Think about how ridiculous it would seem to hold a contest to create fine art in 30 minutes—and not for amateurs and hobbyists, but as a proposed escalator to the profession. Think also about how the standards of any art form are lowered by making an assembly line of the process. I feel compelled to express negativity about NaNoWriMo precisely because I do love the art, the lofty goals and even the difficult craft of creative writing.

I’m one of those few who will probably write books whether or not we have any chance to obtain deserved recognition or financial success; I’ll just finish fewer and you may never see them. However, the sheer quantity of books of indifferent quality is making this an impossible business for most serious writers who deserve a career. They’ll simply stop. Whether they want to communicate world-changing new ideas, captivate you with a strange setting, or tell you a story you’ll never forget, most great writers today will be discouraged by the business and ultimately give up, and you the reader will be the poorer for it.

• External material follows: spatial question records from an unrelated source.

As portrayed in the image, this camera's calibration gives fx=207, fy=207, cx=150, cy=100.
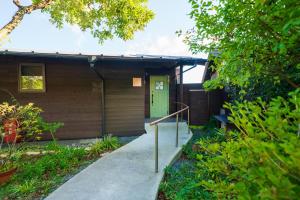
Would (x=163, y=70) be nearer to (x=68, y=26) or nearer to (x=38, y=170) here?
(x=68, y=26)

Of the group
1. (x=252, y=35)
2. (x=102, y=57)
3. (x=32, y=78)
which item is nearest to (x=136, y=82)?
(x=102, y=57)

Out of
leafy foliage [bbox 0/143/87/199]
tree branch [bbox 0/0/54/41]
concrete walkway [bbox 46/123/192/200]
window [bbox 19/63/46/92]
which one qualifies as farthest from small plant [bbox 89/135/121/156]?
tree branch [bbox 0/0/54/41]

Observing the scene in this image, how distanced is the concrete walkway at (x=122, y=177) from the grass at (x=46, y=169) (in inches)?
13.9

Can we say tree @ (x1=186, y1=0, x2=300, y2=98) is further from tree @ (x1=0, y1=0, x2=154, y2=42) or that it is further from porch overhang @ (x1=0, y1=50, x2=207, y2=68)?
tree @ (x1=0, y1=0, x2=154, y2=42)

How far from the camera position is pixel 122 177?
12.3 ft

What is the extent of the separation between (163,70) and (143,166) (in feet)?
21.5

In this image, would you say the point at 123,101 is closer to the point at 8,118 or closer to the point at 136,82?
the point at 136,82

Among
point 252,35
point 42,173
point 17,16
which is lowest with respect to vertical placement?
point 42,173

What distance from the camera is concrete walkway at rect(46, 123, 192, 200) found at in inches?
124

So think carefully about whether you want to be a writer, and why. What you should ask yourself isn’t “can I write some kind of novel in 30 days?” Instead, you might ask, “Can I work hard to write a novel as carefully as I can? Can I work as slowly as necessary to create an amazing book that no one else could write?” We have plenty of me-too books, and we don’t need any more. Write your only-this book, even if it demands years from you.


3 responses to “GlutNoMo

  1. I’ve never looked at it as “This is the book which shall be published.” I eventually finished one nano story, but it’s been two years since I finished and I’m still editing. The fast and furious process of getting it on paper was originally just to show I could write 50,000 words. It was supposed to end up in the trash bin. From what I can tell, most are just a temporary ego boost to show people can write and it’s fun, whether or not it’s professional. Used it in my English class a couple years ago, and many of the kids still write for fun. But yes, to look at this as the stepping stone to writing your first novel is silly.

  2. Yes, I thought it was just for fun when I first heard of it, and of course I thought no less of that than my late grandmother’s painting habit. Why not? It’s good to have a hobby. Unfortunately, I’ve since come to understand that as it has become more popular, it has also become a launch pad for “finally finishing that manuscript” or “writing that novel I’ve had in my head,” with the usual intentions. Of course it’s possible to take the proper time to correct speed writing afterward, but I would argue that it’s not the best process, i.e. the one most conducive to editing. Thorough, iterative editing can be so intensive, it’s best not to let it accumulate into one intimidating lump of self-criticism and eye-wearying proofreading, probably. Besides, I think it’s unlikely most people will take the proper time and attention for iterative writing-and-editing, once they have all those words down the quick way. Out of all of the people who try this, of course some people are realistic about their books, but some people are encouraged to submit or self-publish books that aren’t remotely ready. I saw that Lulu even has an ad campaign and special offer to appeal to NaNoWriMo authors. People want to be writers, not editors, and they’re glad to be fooled into thinking that “writing” has more of the fun part than the hard part.

    Overall, far too many people who can write a bit think they can really write and become authors. I don’t entirely blame them, because one thing after another encourages them, from the false romance of being a published author, to unrealistic ideas of profit or fame, to the low standards of pop fiction and scriptwriting.

  3. Oh, which is not to say that writing without thinking too much is a bad idea in my opinion. It’s a really good idea—for short bursts. You have to turn off that critical voice sometimes in order to freely associate and see what comes out, and all of that. Just not for 50,000 words or 30 days straight! An afternoon, a night, or at most a day or two is more like it, for my process at least. Then it’s time to consider where it’s going more carefully, give it some scrutiny and contribute some edits, before taking off again.